Excerpted text:
+-------+
The chemistry Nobel prize awarded to Hungarian–American chemist George Olah in 1994 for his work on carbocations is the latest to be auctioned off. Bidding for the prize, which is made of 18kt gold and plated in 24kt gold, opened at $200,000 (£161,500) and it fetched a final price of $250,000 when the Nate Sanders Auctions closed on 26 January. Olah, a Jewish refugee who emigrated to the US in the 1950s after surviving the German occupation of Hungary during the second world war, also conducted research that contributed to the phasing out of leaded petrol. He died in March 2017 at his home in Beverly Hills, US, aged 89.
During his lifetime, Olah received many other awards besides the Nobel Prize, including the Széchenyi Grand Prize of Hungary and the Priestley Medal, which is the highest honour granted by the American Chemical Society (ACS). Four other ACS awards that he received were also auctioned. The winning bid for them was $6250.
+-------+
Data section:
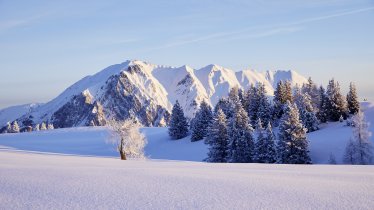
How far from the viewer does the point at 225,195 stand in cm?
1359

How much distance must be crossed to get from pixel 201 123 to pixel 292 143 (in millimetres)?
31299

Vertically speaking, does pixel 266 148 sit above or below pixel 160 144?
below

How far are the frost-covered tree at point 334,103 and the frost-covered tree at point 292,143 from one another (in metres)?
22.8

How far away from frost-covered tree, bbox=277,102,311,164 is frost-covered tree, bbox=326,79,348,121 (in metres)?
22.8

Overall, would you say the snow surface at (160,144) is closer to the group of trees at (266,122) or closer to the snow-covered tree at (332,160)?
the snow-covered tree at (332,160)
+-------+
Requirement 1:
List each award that the text on George Olah's Nobel medal auction names as one he received.
Requirement 2:
Carry on the text about the auction of George Olah's Nobel prize from its last sentence.

Written reply 1:
- The 1994 Nobel Prize in chemistry
- The Széchenyi Grand Prize of Hungary
- The Priestley Medal

Written reply 2:
A year ago, the same auctioneer also sold the chemistry Nobel prize medal of Walter Kohn, who won the award in 1998 for his work on density functional theory and passed away in 2016 at the age of 93. Kohn’s medal fetched $457,531.
Only a small number of Nobelists’ medals have ever been auctioned. These include the chemistry Nobel medals awarded to George de Hevesy and Cyril Hinshelwood – which were sold within two weeks of each other in November 2017 – and the Nobel medal awarded to Francis Crick for his part in the discovery of DNA’s double-helix structure, which went for more than £1.3 million in 2013.
More recently, it was announced in December that the Nobel prize medal co-awarded to British chemist Archer Martin in 1952 for the invention of partition chromatography, will be sold by his family through the London-based auctioneer Noonans on 2 February 2023. The medal belonging to Martin, who passed away in 2002 at age 93, is expected to sell for between £100,000 and £150,000.
Earlier this month, news also broke that personal property of the late chemistry Nobel laureate Ahmed Zewail – including his Nobel prize plaque and medal, as well as a replica of his famed femtosecond chemistry instrument – would be donated to the Ahmed Zewail Museum under development in the Zewail City of Science and Technology and Innovation in Giza, Egypt.